◆ **AUFGABENSTELLUNG**
Fasse den Auszug zur Aussetzung der Vollziehung in zwei Sätzen zusammen.

### AUSZUG ZUM LESEN

Entgegen der Ansicht der Antragsteller lässt sich dem BFH-Urteil vom 27.06.2017 eindeutig entnehmen, dass ein "zusammenhängender Zeitraum" über drei Kalenderjahre nicht nur genügt, sondern darüber hinaus für die Tatbestandsverwirklichung des § 23 Abs. 1 Satz 1 Nr. 1 Satz 3 2. Alt. EStG tatsächlich auch erforderlich ist. Denn der BFH führt ausdrücklich aus, dass sich die Nutzung zu eigenen Wohnzwecken über das gesamte mittlere Jahr erstrecken muss, während im Jahr der Veräußerung sowie im zweiten Jahr vor der Veräußerung die Eigennutzung nicht die ganzen Kalenderjahre ausfüllen muss (so auch Urteil FG München vom 11.07.2017 12 K 796/14, EFG 2017, 1795).

41

Die Antragsteller haben die Wohnung im mittleren Kalenderjahr, d. h. in 2013, dagegen nicht durchgehend für eigene Wohnzwecke genutzt, sondern teilweise fremdvermietet, so dass ein "zusammenhängender Zeitraum" im Sinne der BFH-Rechtsprechung nicht vorliegt.

42

cc) Die Vollziehung des angefochten Bescheids ist auch nicht deshalb auszusetzen, weil die Vollziehung für die Antragsteller eine unbillige Härte im Sinne des § 69 Abs. 2 Satz 2 FGO zur Folge hätte.

43

Eine unbillige Härte liegt vor, wenn dem Steuerpflichtigen durch die Zahlung Nachteile drohen, die über die eigentliche Zahlung hinausgehen und nicht oder nur schwer wieder gutzumachen wären, oder wenn die wirtschaftliche Existenz gefährdet würde. Eine Aussetzung wegen unbilliger Härte darf jedoch nicht gänzlich ohne Rücksicht auf die Zweifelhaftigkeit der Rechtslage und die Erfolgschancen des Rechtsbehelfs gewährt werden. Kann der Rechtsbehelf offensichtlich keinen Erfolg haben, sind Zweifel fast oder gänzlich ausgeschlossen, so kommt Aussetzung der Vollziehung auch wegen unbilliger Härte nicht in Betracht (Seer in: Tipke/Kruse, AO/FGO, § 69 FGO Rz. 103 f.).

44

Die Antragsteller haben Gründe für das Vorliegen einer unbilligen Härte nicht dargelegt. Auch aus den Akten ergeben sich hierfür keine Anhaltspunkte.

45

2. a) Die Antragsteller haben gemäß § 135 Abs. 1 FGO die Kosten des Verfahrens zu tragen.

46

b) Gründe für die Zulassung der Beschwerde nach § 128 Abs. 3 i. V. m. § 115 Abs. 2 FGO liegen nicht vor.

######
### INHALT DER EINTRÄGE

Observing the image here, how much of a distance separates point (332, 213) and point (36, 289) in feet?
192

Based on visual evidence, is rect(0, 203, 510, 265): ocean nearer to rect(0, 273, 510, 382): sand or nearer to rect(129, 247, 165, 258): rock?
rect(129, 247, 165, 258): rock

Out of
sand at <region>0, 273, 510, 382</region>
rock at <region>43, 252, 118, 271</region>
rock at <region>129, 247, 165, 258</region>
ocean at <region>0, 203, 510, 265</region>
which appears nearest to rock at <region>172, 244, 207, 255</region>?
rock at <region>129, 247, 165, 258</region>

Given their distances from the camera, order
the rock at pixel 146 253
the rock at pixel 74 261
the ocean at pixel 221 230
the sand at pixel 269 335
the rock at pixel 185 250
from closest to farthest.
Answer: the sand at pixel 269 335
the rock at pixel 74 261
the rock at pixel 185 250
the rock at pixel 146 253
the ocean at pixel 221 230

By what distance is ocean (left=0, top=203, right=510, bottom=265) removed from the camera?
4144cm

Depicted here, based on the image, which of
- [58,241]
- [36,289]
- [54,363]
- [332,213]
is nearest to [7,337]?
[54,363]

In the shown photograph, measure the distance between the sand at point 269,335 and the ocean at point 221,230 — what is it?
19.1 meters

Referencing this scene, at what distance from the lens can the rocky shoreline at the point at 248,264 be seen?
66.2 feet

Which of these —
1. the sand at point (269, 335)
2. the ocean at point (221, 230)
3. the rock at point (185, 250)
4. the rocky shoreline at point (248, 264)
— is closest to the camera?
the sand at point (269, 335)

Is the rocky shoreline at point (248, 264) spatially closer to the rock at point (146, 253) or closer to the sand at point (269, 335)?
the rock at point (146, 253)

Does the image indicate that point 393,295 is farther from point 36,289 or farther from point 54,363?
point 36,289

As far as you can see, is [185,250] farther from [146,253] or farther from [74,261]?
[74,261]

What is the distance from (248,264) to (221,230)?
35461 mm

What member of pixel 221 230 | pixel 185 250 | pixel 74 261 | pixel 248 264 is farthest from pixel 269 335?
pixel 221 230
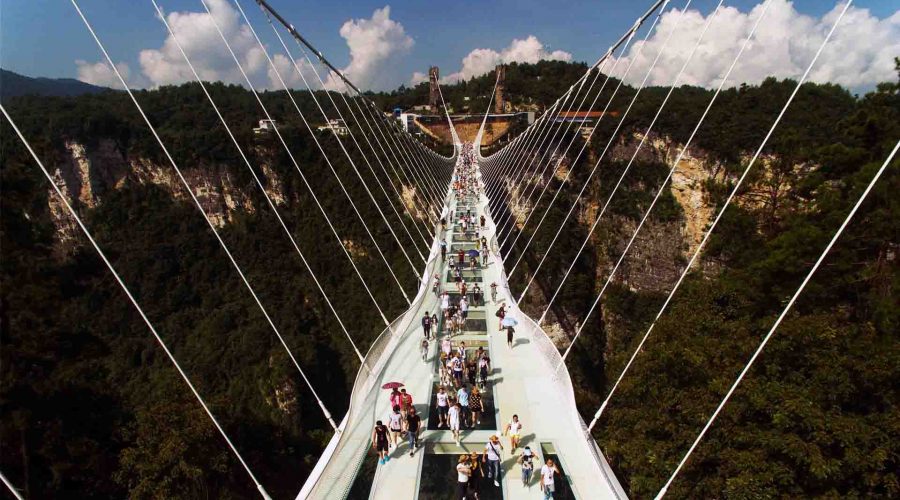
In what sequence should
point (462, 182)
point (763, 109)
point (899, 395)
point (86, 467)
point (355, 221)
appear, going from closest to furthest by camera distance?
point (899, 395)
point (86, 467)
point (763, 109)
point (462, 182)
point (355, 221)

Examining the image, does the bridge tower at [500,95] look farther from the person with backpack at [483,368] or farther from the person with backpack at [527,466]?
the person with backpack at [527,466]

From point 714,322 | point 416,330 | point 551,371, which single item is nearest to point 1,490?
point 416,330

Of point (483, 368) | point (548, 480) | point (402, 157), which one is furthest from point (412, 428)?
point (402, 157)

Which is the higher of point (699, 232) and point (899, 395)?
point (699, 232)

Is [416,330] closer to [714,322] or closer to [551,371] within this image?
[551,371]

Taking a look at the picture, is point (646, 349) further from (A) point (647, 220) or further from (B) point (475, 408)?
(A) point (647, 220)

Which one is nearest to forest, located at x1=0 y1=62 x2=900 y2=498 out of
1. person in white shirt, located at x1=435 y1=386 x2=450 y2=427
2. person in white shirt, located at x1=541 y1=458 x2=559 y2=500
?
person in white shirt, located at x1=541 y1=458 x2=559 y2=500

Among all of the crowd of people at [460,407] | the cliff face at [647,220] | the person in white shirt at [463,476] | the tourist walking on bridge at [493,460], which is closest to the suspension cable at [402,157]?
the cliff face at [647,220]

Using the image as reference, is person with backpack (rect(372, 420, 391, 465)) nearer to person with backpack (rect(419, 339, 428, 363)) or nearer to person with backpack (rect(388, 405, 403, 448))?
person with backpack (rect(388, 405, 403, 448))
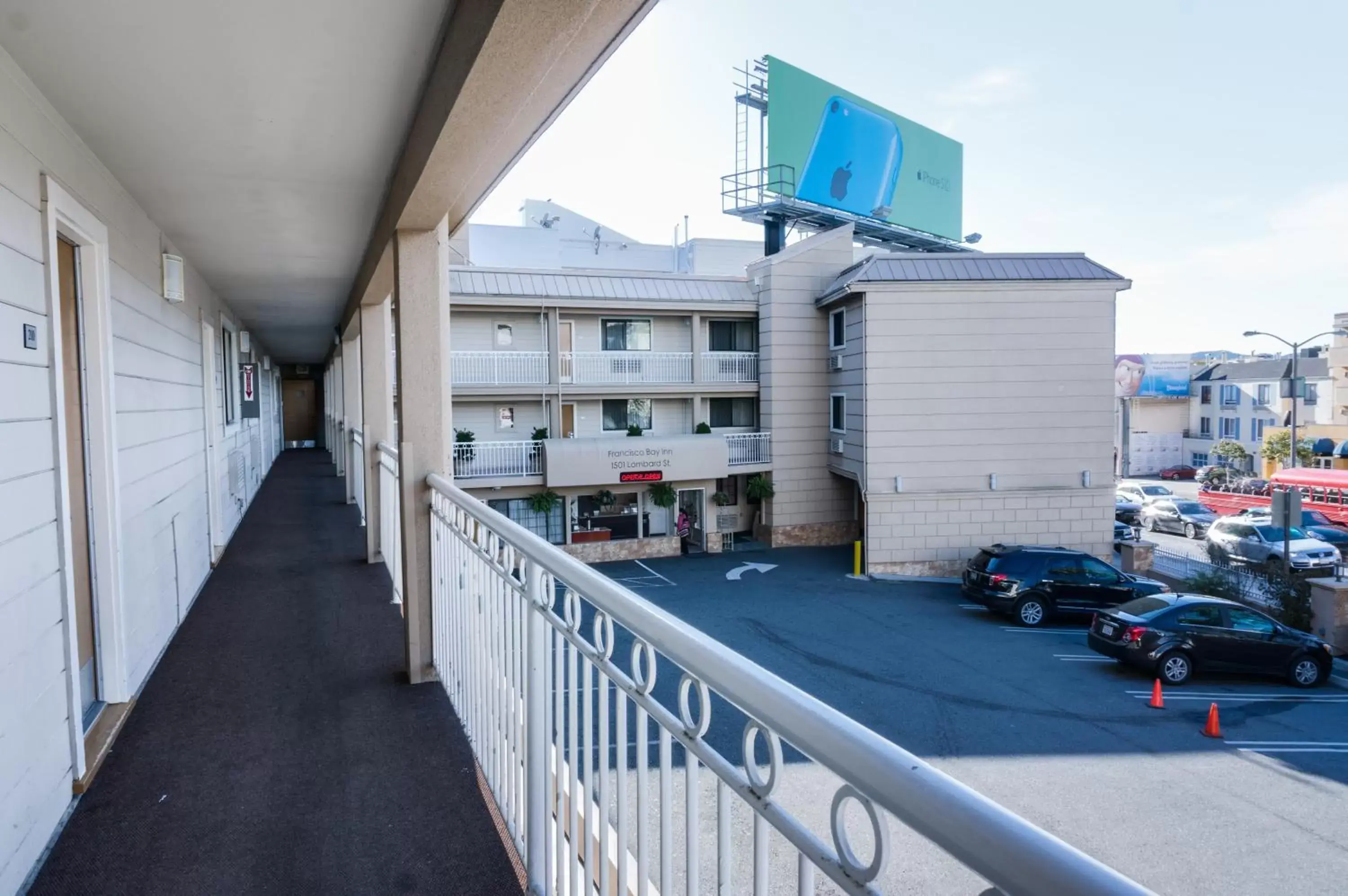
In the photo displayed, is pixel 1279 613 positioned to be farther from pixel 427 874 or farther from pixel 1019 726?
pixel 427 874

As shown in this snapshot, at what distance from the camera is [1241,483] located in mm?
30656

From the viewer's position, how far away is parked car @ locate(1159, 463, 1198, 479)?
4341cm

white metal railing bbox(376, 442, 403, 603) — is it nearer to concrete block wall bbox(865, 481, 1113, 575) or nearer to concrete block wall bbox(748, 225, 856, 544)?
→ concrete block wall bbox(865, 481, 1113, 575)

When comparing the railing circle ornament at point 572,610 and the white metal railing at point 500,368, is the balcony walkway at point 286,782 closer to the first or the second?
the railing circle ornament at point 572,610

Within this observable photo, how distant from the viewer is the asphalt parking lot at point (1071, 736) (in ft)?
21.6

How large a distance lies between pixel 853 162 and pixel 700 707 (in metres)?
25.1

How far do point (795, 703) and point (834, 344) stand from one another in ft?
63.7

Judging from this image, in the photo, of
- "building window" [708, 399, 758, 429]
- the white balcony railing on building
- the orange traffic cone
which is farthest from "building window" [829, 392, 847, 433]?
the orange traffic cone

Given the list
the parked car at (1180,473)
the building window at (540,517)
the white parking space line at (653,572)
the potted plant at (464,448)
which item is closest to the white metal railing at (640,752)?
the white parking space line at (653,572)

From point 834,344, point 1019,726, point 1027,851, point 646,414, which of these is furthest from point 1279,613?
point 1027,851

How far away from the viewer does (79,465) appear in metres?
3.25

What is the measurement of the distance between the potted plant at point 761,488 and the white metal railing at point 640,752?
55.3 feet

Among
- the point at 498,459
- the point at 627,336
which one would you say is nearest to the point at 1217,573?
the point at 627,336

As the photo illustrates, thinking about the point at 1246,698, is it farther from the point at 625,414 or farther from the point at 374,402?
the point at 625,414
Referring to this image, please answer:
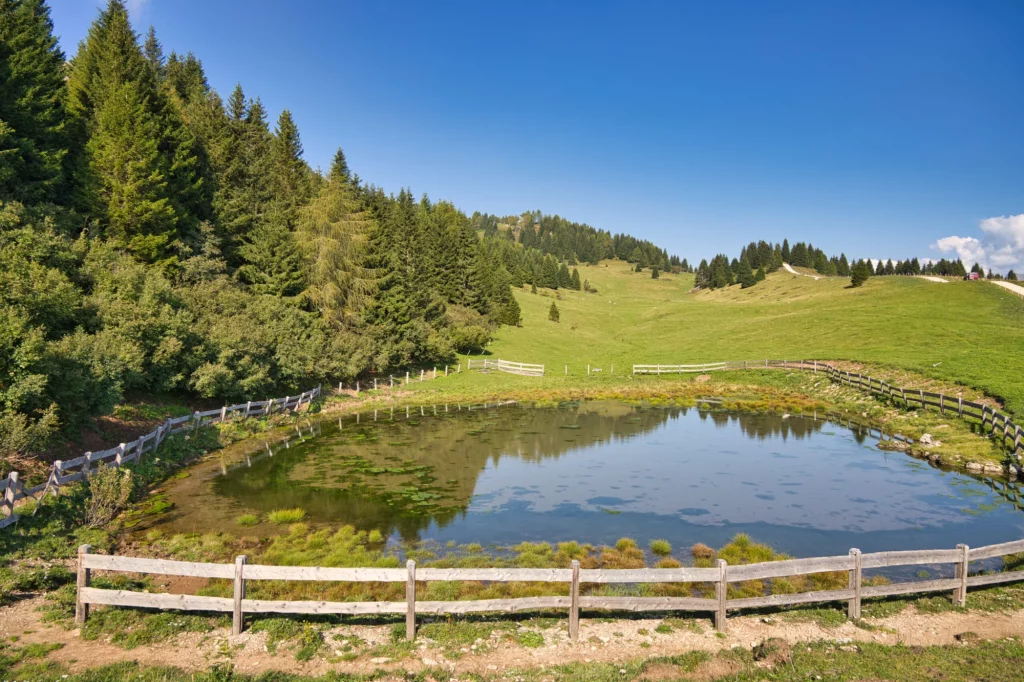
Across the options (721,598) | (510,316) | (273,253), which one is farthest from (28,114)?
(510,316)

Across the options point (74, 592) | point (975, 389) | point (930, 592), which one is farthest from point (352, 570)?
point (975, 389)

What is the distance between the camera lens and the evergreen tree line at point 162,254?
73.3ft

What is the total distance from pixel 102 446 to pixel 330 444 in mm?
11033

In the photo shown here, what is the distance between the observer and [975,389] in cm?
3566

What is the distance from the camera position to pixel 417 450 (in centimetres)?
3092

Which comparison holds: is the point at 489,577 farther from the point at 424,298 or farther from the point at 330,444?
the point at 424,298

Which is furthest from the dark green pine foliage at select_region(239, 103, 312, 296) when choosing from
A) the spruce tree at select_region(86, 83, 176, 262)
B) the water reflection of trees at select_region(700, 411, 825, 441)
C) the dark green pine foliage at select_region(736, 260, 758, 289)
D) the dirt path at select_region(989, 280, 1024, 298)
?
the dark green pine foliage at select_region(736, 260, 758, 289)

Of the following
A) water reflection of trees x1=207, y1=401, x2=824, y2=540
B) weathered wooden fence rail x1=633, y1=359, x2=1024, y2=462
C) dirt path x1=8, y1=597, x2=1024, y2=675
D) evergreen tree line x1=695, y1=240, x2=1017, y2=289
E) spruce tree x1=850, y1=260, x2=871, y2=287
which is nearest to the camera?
dirt path x1=8, y1=597, x2=1024, y2=675

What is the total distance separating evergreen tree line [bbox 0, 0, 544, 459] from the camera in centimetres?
2234

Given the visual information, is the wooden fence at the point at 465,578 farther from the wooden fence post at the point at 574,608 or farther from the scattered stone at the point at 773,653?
the scattered stone at the point at 773,653

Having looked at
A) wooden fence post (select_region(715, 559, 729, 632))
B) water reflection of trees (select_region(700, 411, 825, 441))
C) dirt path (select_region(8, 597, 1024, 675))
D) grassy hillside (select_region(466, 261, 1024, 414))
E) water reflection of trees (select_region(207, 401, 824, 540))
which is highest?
grassy hillside (select_region(466, 261, 1024, 414))

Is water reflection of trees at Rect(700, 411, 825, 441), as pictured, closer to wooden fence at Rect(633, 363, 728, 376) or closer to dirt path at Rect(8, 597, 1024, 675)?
wooden fence at Rect(633, 363, 728, 376)

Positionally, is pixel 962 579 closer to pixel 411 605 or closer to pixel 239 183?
pixel 411 605

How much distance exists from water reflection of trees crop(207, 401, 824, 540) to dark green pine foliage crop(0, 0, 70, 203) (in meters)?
22.7
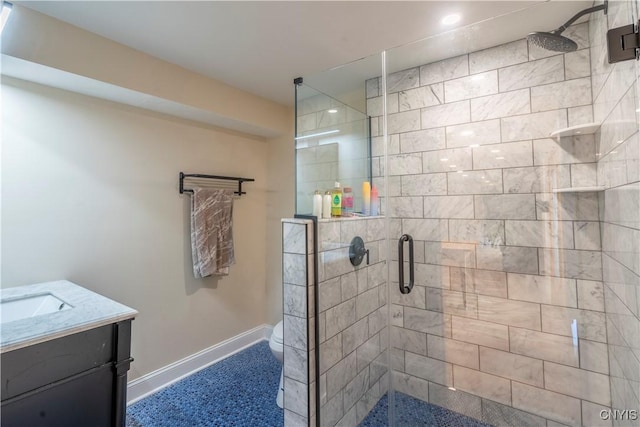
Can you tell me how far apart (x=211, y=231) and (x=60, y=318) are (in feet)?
4.26

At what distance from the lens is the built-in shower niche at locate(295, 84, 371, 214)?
2.13m

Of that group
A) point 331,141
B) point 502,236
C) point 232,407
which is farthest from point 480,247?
point 232,407

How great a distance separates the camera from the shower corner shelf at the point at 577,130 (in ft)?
4.76

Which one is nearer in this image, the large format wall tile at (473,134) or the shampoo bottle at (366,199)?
the large format wall tile at (473,134)

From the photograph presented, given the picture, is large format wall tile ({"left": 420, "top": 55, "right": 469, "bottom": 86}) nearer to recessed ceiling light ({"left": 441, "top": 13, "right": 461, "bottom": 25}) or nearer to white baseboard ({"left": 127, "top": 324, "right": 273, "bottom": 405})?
recessed ceiling light ({"left": 441, "top": 13, "right": 461, "bottom": 25})

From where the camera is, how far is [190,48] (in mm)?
1838

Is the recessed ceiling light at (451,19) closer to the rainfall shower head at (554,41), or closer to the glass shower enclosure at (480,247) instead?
the glass shower enclosure at (480,247)

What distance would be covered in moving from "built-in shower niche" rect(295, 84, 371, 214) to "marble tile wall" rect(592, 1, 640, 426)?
1.31 m

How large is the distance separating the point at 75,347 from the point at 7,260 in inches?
35.3

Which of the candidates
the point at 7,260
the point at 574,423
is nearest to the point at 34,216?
the point at 7,260

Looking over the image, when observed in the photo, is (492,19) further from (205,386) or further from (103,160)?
(205,386)

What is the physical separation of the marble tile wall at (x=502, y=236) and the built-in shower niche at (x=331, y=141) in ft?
0.71

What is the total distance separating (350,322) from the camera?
5.99ft

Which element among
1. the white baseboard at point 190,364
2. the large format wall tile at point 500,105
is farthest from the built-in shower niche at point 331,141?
the white baseboard at point 190,364
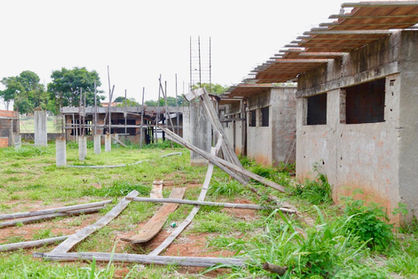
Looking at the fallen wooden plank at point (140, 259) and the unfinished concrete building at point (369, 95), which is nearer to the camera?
the fallen wooden plank at point (140, 259)

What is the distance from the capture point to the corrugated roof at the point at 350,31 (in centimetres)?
409

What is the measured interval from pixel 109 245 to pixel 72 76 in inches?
1317

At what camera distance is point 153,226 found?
18.3 ft

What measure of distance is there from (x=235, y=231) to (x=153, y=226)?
129 cm

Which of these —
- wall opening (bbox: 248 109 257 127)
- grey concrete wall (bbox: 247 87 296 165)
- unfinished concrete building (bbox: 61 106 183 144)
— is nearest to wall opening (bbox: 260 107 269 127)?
wall opening (bbox: 248 109 257 127)

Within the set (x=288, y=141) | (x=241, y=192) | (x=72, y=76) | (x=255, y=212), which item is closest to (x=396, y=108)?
(x=255, y=212)

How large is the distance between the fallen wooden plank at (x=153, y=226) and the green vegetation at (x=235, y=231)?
136mm

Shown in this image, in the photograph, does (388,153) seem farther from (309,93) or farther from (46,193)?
(46,193)

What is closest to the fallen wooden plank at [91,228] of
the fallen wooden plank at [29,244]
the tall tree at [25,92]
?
the fallen wooden plank at [29,244]

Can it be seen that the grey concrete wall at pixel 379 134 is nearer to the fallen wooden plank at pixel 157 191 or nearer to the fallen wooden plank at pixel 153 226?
the fallen wooden plank at pixel 153 226

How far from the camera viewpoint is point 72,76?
3509 cm

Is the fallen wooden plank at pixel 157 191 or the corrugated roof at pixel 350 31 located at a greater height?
the corrugated roof at pixel 350 31

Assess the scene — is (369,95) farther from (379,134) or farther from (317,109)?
(379,134)

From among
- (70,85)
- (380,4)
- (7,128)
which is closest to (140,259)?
(380,4)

######

◆ **ANTWORT ZUR AUFGABE**
Die Antragsteller haben die Wohnung im mittleren Kalenderjahr 2013 nicht durchgehend selbst genutzt, sondern teilweise fremdvermietet, sodass nach der BFH-Rechtsprechung kein „zusammenhängender Zeitraum“ der Eigennutzung über drei Kalenderjahre vorliegt. Eine unbillige Härte, die eine Aussetzung der Vollziehung rechtfertigen könnte, haben sie nicht dargelegt; sie tragen die Kosten des Verfahrens, und Gründe für die Zulassung der Beschwerde liegen nicht vor.